Олег Тистол так же интенсивен как и цвета на его работах. В целом, мне понравилась большая часть сказанного им, но есть пару моментов, которые меня смутили.
Например о том, что здесь очень не любят конкуренции. Я как раз на днях писала, что мной лично, конкуренция сильно ощущается. Но тут все дело в устоявшихся критериях оценки. Когда окончательно перестанут существовать границы для информации, со временем, все ниши будут заполнены и можно будет вновь говорить об общем страхе конкуренции, о том, что все сидят и боятся за свои места.
Возможно, в очень далеком будущем, глобализация культуры достигнет такого размаха, что сами эти шаблоны: должность, недвижимость, связи — приведут к серьезному кризису новых идей.
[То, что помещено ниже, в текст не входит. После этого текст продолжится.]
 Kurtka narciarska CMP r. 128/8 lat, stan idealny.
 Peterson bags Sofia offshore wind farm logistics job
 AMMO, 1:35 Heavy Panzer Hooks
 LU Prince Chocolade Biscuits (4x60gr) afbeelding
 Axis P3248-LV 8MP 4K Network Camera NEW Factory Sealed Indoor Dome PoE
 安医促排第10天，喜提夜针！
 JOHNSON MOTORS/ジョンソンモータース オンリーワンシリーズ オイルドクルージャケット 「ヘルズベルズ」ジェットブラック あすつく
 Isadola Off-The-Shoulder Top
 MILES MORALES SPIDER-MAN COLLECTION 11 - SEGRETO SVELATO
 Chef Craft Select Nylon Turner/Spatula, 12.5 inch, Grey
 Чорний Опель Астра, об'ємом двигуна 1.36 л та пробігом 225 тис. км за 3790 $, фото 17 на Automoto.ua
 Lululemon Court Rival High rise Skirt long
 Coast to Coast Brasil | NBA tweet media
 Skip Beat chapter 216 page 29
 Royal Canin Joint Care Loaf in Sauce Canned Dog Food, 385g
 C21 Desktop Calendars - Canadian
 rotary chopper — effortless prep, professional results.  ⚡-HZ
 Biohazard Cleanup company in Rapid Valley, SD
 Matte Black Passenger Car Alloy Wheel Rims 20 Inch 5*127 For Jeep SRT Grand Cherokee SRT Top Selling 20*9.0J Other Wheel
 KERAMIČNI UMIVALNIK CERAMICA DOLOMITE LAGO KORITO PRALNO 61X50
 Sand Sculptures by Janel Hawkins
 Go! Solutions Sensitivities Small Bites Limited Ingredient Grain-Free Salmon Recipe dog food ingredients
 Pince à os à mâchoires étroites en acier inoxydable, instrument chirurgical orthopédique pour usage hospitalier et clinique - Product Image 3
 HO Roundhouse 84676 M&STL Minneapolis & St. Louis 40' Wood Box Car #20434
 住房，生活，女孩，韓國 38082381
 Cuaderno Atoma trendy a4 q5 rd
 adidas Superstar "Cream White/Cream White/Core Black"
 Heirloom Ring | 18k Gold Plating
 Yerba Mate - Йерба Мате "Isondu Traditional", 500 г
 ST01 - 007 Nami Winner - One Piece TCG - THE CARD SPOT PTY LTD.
Так вообще происходит развитие, что-то нужно ставить под вопрос и тем самым развивать. В этом смысле, такая вера в собственные убеждения, как у Олега, прекрасна ровно до того момента, пока не становится чем-то законсервированным, без возможности двигаться и меняться. Надеюсь, что с ним этого не произойдет.
И второе. Мне показалась не заслуженной его бурная антипатия к скандальному культурному журналисту Анатолию Ульянову. Тистол назвал его деятельность саморекламой и свел к пустому эпатажу.
Немного из психоанализа, наше либидо устроено таким образом, что если человек испытывает сильный запрет, эта энергия все-равно будет искать выход. Самый простой путь для нее — это агрессия, посложнее — осмысленная деятельность, сублимация.
Культура это вообще перверсия по отношению к животному внутри нас.
Поэтому, тексты Ульянова про секс с карликами, на тот момент, возможно, и были самопиаром, но отражали определенный запрос общества на свободу и именно потому их читали и на них реагировали.
Наша критика до сих пор полна всякими сладкими фразочками и высокопарными оборотами в духе «творча спадщина», которые читателю в сущности ни о чем не говорят. Поэтому, я бы не стала называть неформатную критику только самопиаром. Запрос на неформат хороший признак интереса к жизни в целом.